Alsea, departed Norfolk on 5 June for the British West Indies. She arrived at Trinidad on 18 June and reported for duty with the Commander, Caribbean Sea Frontier. For almost a year, the tug operated in the vicinity of the Gulf of Paria, towing targets and providing general support services for newly commissioned warships conducting initial training. She concluded that assignment in May 1945 and after, two weeks of duty at Guantanamo Bay, she headed for Tampa, Florida, where she picked up a tow. After dropping her charge at Charleston, she arrived at Norfolk on 21 June for an overhaul. On 4 August, she departed Norfolk for Bahia, Brazil, to pick up a floating drydock. Alsea arrived at Bahia three days after V-P Day; instead of taking the drydock to the Pacific Ocean as originally planned, she towed YFD-27 to Trinidad.

==After the war==
Following the war, the tug served with the Atlantic Fleet for nearly a decade. During that period, she operated along the Atlantic seaboard and in the Gulf of Mexico and the Caribbean. She made tows, delivered mail, towed targets, and performed other general duties. Alsea was placed out of commission at Norfolk on 15 April 1955, and was berthed with the Maritime Administration's James River Group, National Defense Reserve Fleet.

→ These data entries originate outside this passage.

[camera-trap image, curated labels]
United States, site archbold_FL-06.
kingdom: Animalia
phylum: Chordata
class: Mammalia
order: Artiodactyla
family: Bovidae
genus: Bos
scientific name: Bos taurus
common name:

Though her name was struck from the Navy List on 1 September 1962, the tug remained at the James River facility until 14 May 1975 when she was returned to the USN for stripping. Although the DANFS shows the Alsea was sold for scrapping in the fall of 1975, it is incorrect. The Alsea was sold on 14 June 1976 to John S. Latsis of Piraeus, Greece. She was then reactivated for commercial service under the name Ikosiena for Amphitrite Shipping & Trading Corp. S.A., Panama. She served until she was sold on 20 June 1996 for scrapping thus ending her days at the scrapyard in Aliaga, Turkey starting 25 July 1996.